- **Stored data**:
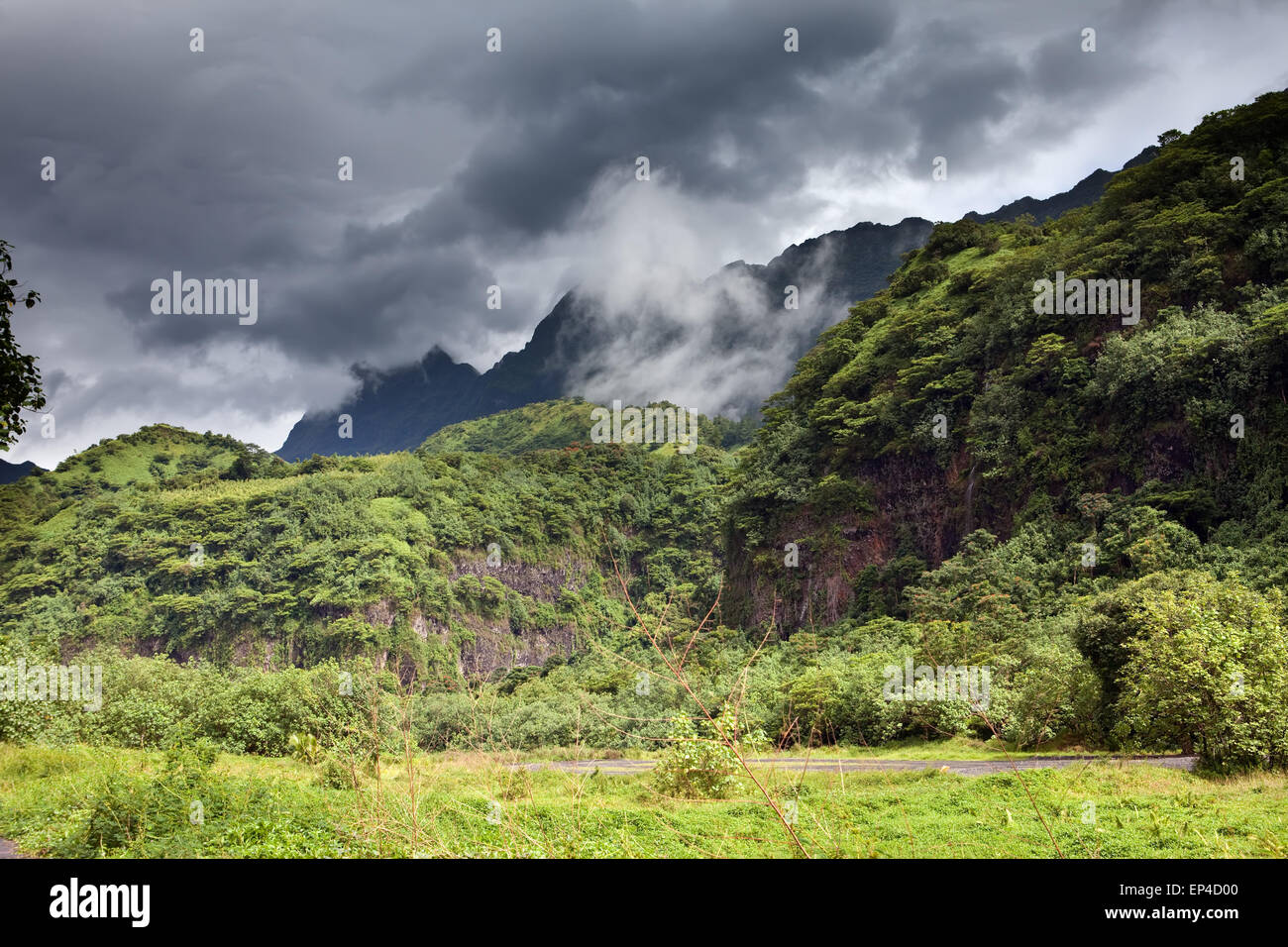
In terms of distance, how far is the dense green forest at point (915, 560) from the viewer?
1753cm

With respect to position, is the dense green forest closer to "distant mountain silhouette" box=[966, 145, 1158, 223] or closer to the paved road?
the paved road

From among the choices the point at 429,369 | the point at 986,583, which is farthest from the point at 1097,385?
the point at 429,369

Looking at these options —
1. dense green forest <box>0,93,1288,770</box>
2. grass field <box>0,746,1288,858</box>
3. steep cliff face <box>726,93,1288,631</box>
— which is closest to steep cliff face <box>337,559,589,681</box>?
dense green forest <box>0,93,1288,770</box>

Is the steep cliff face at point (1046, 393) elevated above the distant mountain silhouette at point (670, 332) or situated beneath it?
situated beneath

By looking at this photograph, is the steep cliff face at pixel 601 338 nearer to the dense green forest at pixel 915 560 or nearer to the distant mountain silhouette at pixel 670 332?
the distant mountain silhouette at pixel 670 332

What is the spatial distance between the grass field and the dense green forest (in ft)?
3.31

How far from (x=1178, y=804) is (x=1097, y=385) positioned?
26.7 m

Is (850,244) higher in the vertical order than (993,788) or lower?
higher

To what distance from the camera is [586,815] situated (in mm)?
11219

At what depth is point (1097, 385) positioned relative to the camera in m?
33.5

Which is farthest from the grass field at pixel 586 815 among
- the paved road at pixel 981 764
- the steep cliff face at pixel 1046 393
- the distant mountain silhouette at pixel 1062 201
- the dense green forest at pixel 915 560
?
the distant mountain silhouette at pixel 1062 201

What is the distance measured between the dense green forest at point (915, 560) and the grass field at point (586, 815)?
1009 millimetres
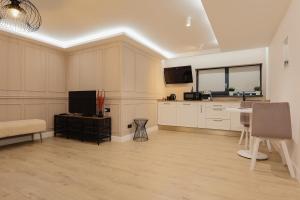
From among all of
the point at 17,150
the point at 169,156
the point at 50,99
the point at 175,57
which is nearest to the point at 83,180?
the point at 169,156

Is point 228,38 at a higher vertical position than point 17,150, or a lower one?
higher

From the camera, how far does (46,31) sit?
3961 mm

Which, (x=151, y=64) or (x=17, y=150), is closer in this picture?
(x=17, y=150)

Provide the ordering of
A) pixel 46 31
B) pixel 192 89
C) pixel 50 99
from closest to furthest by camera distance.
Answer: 1. pixel 46 31
2. pixel 50 99
3. pixel 192 89

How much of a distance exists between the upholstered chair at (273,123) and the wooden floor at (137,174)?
1.39 ft

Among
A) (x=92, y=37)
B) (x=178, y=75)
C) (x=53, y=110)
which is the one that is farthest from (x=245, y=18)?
(x=53, y=110)

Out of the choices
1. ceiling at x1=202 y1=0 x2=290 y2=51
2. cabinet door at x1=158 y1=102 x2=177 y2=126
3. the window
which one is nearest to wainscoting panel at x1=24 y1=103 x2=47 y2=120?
cabinet door at x1=158 y1=102 x2=177 y2=126

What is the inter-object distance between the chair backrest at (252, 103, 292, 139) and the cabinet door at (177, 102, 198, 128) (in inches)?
106

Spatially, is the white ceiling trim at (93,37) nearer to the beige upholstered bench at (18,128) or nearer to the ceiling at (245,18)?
the ceiling at (245,18)

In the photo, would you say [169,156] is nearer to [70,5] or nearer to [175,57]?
[70,5]

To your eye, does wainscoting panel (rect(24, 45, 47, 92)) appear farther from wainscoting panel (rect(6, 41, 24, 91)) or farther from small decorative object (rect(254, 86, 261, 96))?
small decorative object (rect(254, 86, 261, 96))

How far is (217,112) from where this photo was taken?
16.0 feet

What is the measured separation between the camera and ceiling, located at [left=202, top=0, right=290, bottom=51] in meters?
2.53

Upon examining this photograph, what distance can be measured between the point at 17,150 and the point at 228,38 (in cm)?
486
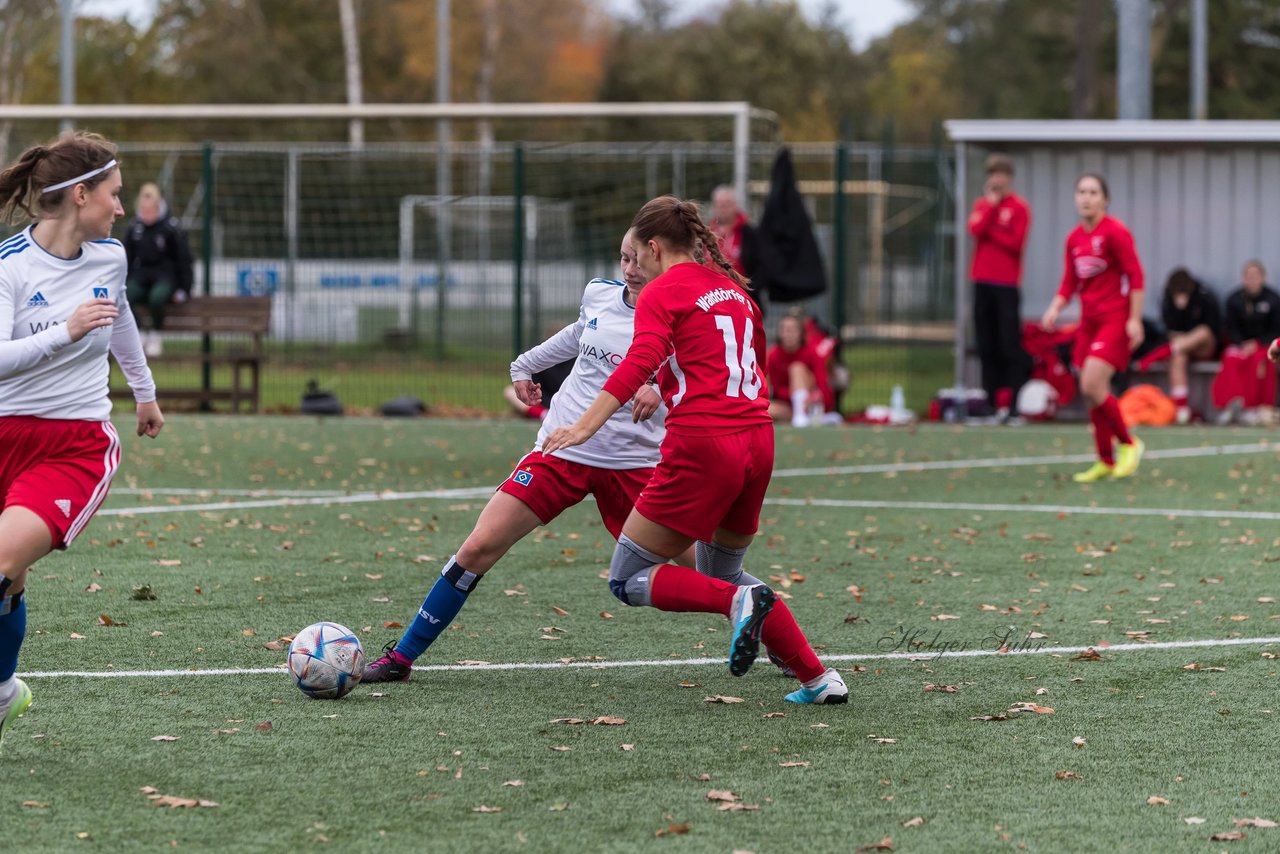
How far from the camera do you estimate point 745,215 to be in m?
16.7

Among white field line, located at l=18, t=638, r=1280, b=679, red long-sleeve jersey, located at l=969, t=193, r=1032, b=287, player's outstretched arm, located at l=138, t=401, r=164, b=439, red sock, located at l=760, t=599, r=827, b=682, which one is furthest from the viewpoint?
red long-sleeve jersey, located at l=969, t=193, r=1032, b=287

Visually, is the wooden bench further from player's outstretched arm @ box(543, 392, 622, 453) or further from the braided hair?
player's outstretched arm @ box(543, 392, 622, 453)

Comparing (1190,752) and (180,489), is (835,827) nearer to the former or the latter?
(1190,752)

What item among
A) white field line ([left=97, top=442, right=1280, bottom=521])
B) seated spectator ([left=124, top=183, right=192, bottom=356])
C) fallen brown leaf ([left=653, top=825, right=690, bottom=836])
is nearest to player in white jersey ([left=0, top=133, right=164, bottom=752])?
fallen brown leaf ([left=653, top=825, right=690, bottom=836])

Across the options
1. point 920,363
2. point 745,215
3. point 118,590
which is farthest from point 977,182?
point 118,590

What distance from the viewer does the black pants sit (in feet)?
55.1

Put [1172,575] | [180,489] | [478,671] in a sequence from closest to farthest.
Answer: [478,671]
[1172,575]
[180,489]

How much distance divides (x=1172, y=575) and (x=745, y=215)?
8.95m

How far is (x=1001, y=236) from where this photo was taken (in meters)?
16.5

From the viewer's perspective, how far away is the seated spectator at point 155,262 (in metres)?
16.9

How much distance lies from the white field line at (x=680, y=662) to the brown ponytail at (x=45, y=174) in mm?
1736

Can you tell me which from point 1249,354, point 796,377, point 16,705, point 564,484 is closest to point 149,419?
point 16,705

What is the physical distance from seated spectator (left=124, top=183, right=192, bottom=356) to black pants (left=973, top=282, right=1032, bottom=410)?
26.0ft

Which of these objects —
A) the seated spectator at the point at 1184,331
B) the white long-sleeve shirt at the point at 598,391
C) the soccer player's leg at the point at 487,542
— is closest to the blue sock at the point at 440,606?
the soccer player's leg at the point at 487,542
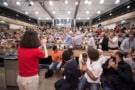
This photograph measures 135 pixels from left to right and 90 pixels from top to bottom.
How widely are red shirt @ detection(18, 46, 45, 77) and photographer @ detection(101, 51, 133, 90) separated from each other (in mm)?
1594

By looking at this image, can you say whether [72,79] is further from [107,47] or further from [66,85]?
[107,47]

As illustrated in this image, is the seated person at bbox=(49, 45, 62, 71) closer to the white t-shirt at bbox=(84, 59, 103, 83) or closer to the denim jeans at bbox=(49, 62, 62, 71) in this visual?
the denim jeans at bbox=(49, 62, 62, 71)

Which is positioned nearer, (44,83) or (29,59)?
(29,59)

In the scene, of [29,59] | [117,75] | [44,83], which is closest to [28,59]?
[29,59]

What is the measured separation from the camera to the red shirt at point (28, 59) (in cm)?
211

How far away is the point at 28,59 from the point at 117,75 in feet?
6.01

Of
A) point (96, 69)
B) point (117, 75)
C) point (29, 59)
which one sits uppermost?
point (29, 59)

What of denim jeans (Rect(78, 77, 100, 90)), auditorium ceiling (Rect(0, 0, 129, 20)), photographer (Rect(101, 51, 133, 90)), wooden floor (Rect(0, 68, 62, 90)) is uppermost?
auditorium ceiling (Rect(0, 0, 129, 20))

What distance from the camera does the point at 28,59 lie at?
2.12 metres

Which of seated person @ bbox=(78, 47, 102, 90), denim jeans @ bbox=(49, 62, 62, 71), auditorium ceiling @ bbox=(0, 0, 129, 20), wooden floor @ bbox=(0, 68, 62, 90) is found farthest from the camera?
auditorium ceiling @ bbox=(0, 0, 129, 20)

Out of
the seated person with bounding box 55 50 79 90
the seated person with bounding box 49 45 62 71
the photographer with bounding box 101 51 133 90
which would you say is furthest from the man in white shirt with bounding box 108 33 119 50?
the seated person with bounding box 55 50 79 90

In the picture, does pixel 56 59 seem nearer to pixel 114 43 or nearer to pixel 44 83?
pixel 44 83

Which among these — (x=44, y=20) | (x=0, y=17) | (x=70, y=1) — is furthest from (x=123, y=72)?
(x=44, y=20)

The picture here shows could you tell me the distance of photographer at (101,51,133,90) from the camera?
299 cm
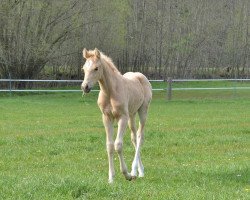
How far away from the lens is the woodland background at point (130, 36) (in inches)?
1394

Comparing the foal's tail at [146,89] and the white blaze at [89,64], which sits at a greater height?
the white blaze at [89,64]

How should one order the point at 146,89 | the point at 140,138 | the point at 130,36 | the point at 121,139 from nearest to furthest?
the point at 121,139, the point at 140,138, the point at 146,89, the point at 130,36

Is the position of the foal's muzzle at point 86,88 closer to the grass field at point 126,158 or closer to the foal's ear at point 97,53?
the foal's ear at point 97,53

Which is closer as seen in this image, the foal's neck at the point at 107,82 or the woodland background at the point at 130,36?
the foal's neck at the point at 107,82

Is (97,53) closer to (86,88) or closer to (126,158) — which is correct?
(86,88)

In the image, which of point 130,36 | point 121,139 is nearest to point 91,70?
point 121,139

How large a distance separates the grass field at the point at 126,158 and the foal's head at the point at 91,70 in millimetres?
1369

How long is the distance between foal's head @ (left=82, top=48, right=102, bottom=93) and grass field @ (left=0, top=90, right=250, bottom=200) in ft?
4.49

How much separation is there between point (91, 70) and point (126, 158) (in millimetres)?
3360

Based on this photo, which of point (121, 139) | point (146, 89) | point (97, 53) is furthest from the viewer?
point (146, 89)

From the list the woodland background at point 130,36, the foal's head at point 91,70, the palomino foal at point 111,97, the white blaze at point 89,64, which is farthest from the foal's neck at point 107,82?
the woodland background at point 130,36

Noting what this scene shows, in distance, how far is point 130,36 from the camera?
45.6 meters

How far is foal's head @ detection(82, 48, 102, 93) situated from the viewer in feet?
25.3

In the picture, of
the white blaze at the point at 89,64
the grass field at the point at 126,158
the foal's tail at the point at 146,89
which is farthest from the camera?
the foal's tail at the point at 146,89
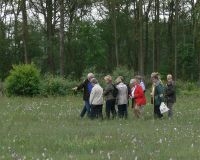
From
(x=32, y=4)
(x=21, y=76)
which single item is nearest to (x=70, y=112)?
(x=21, y=76)

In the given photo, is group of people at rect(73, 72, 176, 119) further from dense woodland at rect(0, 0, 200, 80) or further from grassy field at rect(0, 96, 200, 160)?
dense woodland at rect(0, 0, 200, 80)

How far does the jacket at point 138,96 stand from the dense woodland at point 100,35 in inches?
1514

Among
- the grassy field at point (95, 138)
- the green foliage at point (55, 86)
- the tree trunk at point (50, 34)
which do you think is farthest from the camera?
the tree trunk at point (50, 34)

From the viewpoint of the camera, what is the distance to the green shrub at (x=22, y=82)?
126 ft

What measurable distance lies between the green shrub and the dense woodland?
72.4 ft

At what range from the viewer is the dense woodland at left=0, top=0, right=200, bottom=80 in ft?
211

- **Goal**: Show every line of the entries above that contains the string "soccer", matching case exactly.

- **Exercise solution**:
C) the soccer player's leg at the point at 487,542
the soccer player's leg at the point at 487,542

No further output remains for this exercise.